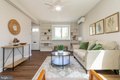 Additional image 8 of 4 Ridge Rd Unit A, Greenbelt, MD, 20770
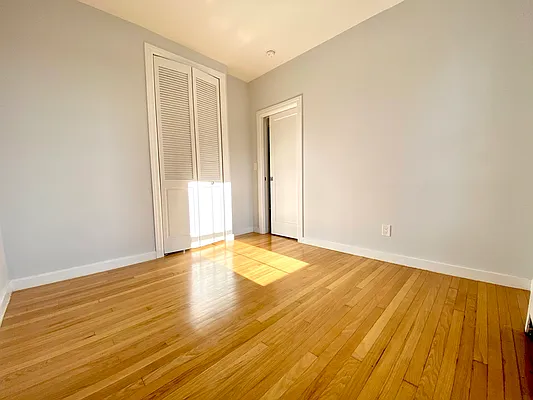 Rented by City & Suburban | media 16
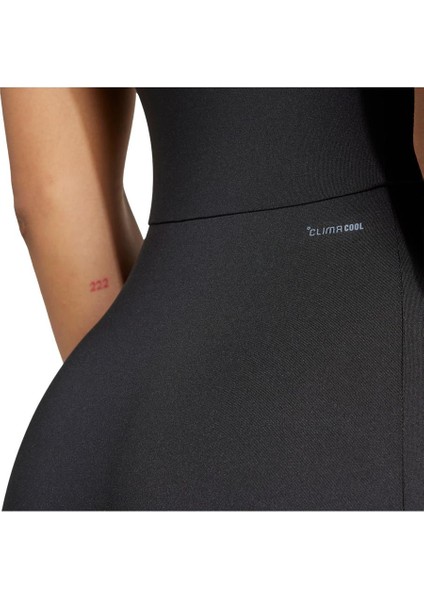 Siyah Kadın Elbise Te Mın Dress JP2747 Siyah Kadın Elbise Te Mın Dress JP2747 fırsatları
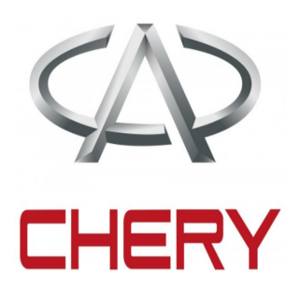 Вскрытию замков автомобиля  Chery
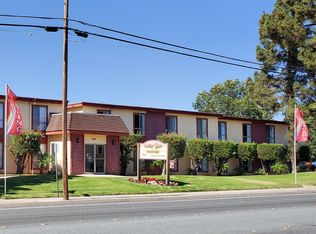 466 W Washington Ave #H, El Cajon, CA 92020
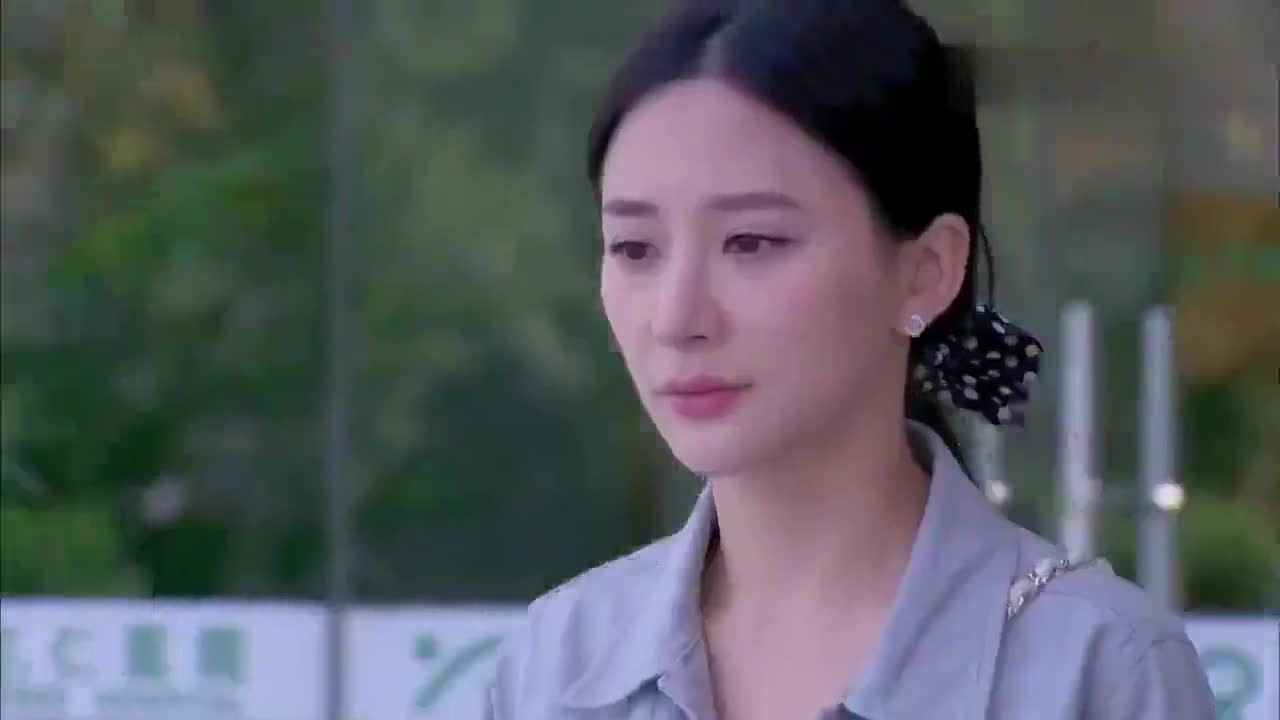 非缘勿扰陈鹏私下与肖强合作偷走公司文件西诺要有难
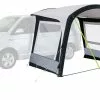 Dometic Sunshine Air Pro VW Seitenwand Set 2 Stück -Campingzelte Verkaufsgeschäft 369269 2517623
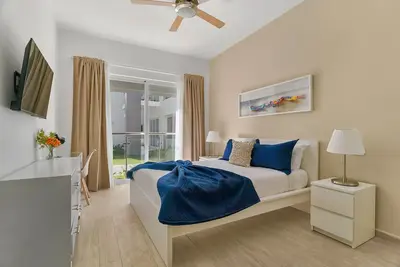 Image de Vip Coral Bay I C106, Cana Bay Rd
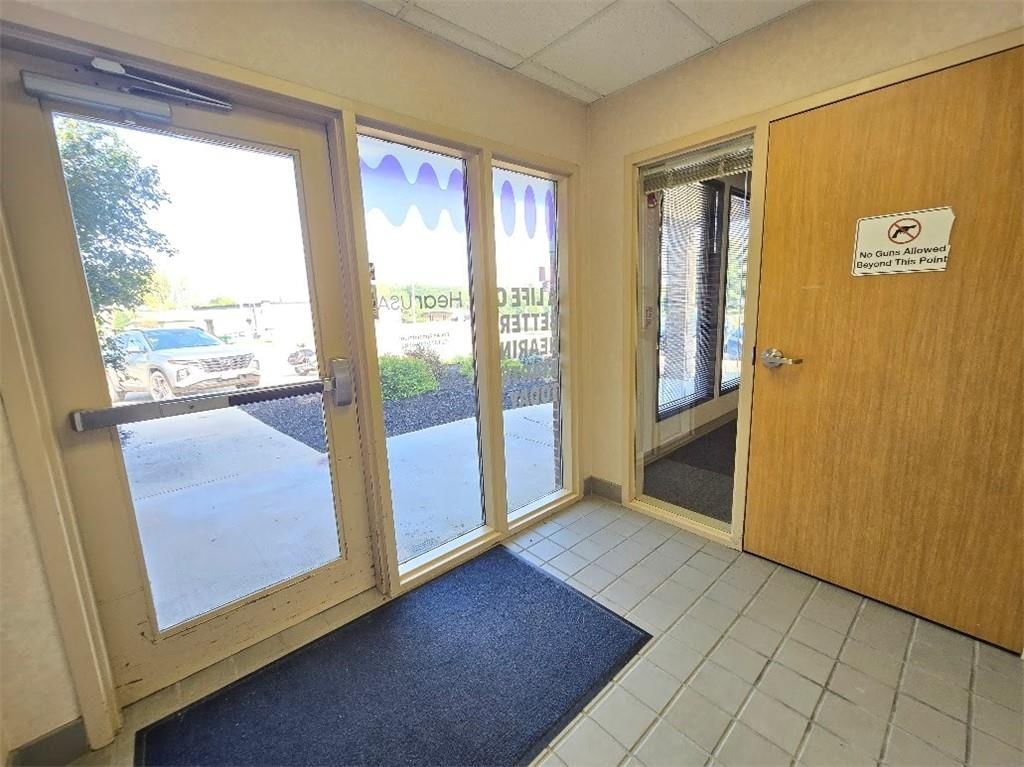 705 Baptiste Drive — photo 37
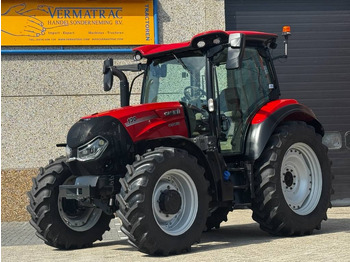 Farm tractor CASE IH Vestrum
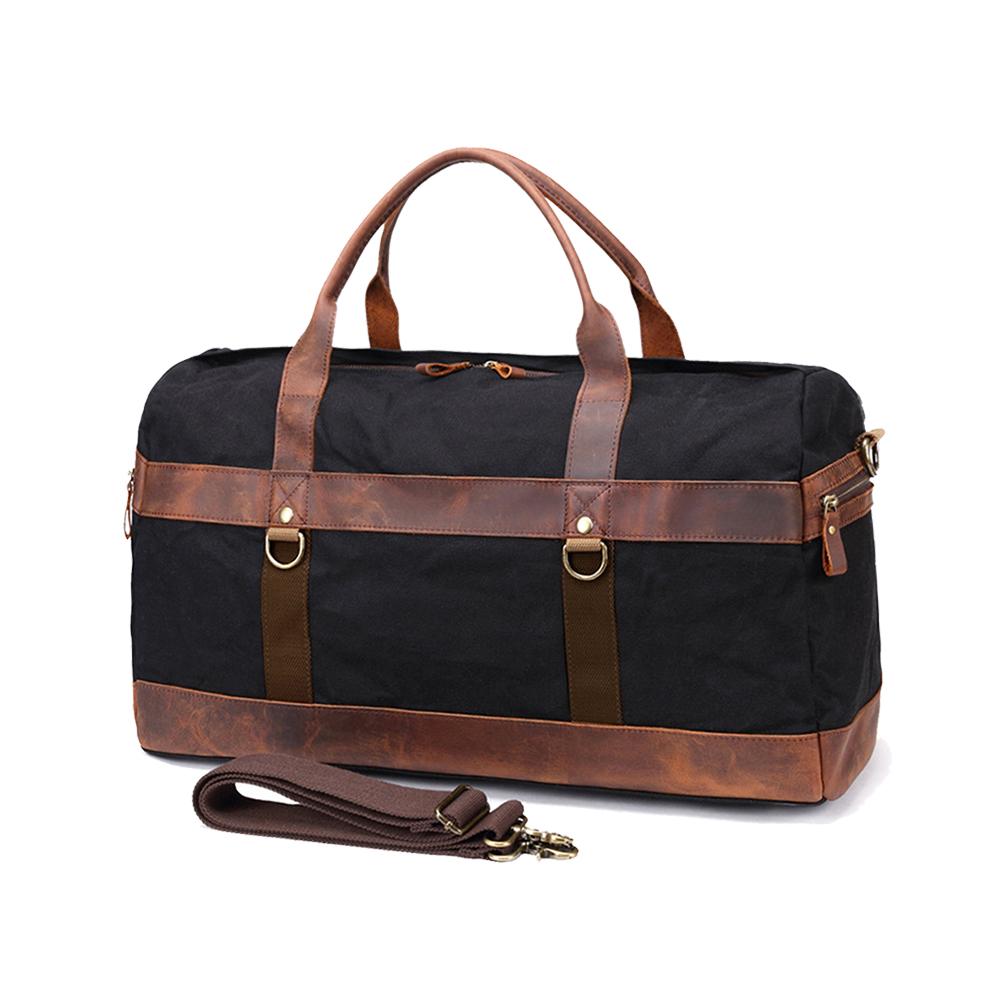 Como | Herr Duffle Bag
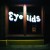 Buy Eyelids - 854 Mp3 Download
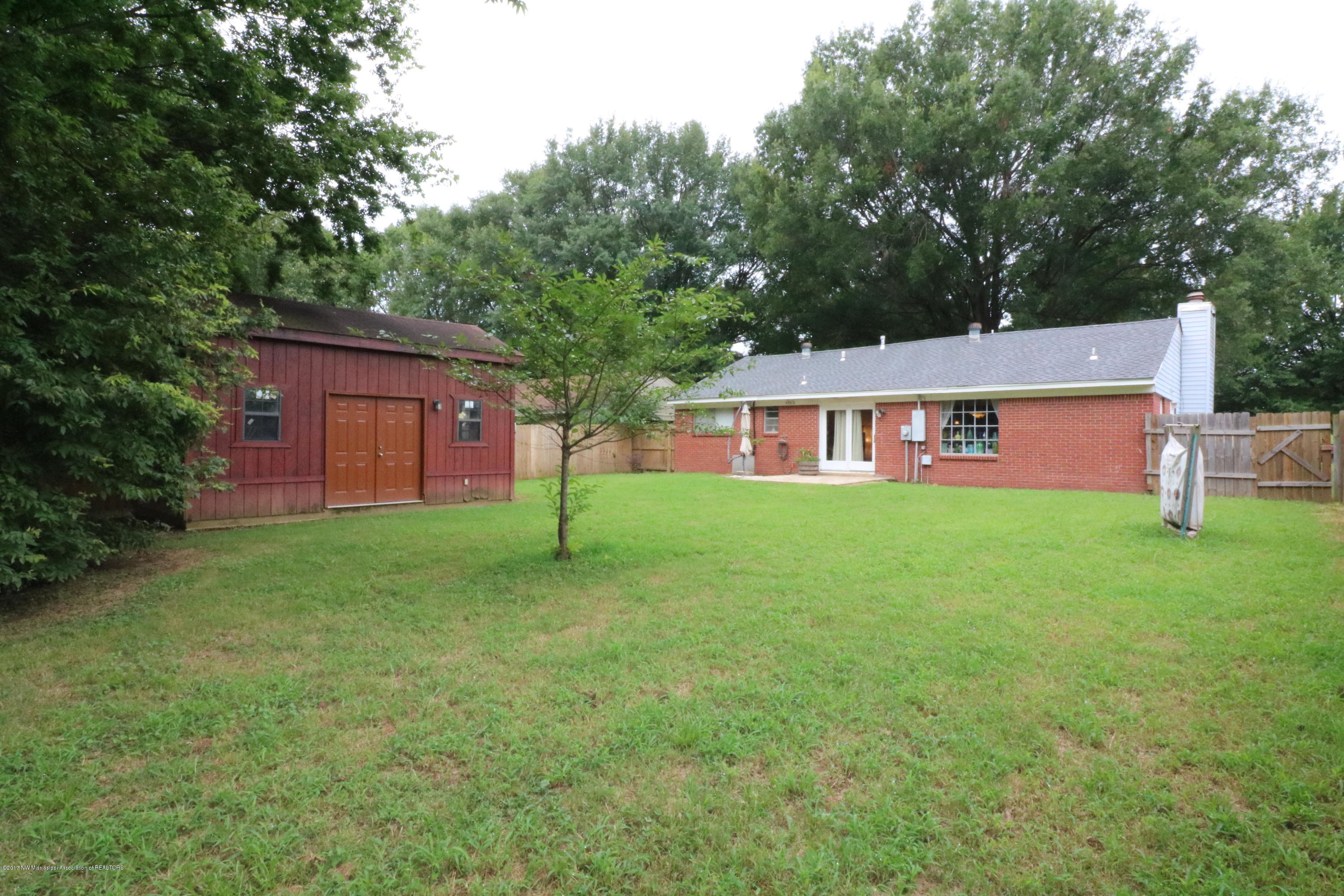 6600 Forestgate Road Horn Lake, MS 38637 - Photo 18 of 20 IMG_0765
══════
◆ **Task**: Write out all of the entries above again, character for character, and leave out the pictures.

◆ **Result for this exercise**:
 Additional image 8 of 4 Ridge Rd Unit A, Greenbelt, MD, 20770
 Rented by City & Suburban | media 16
 Siyah Kadın Elbise Te Mın Dress JP2747 Siyah Kadın Elbise Te Mın Dress JP2747 fırsatları
 Вскрытию замков автомобиля  Chery
 466 W Washington Ave #H, El Cajon, CA 92020
 非缘勿扰陈鹏私下与肖强合作偷走公司文件西诺要有难
 Dometic Sunshine Air Pro VW Seitenwand Set 2 Stück -Campingzelte Verkaufsgeschäft 369269 2517623
 Image de Vip Coral Bay I C106, Cana Bay Rd
 705 Baptiste Drive — photo 37
 Farm tractor CASE IH Vestrum
 Como | Herr Duffle Bag
 Buy Eyelids - 854 Mp3 Download
 6600 Forestgate Road Horn Lake, MS 38637 - Photo 18 of 20 IMG_0765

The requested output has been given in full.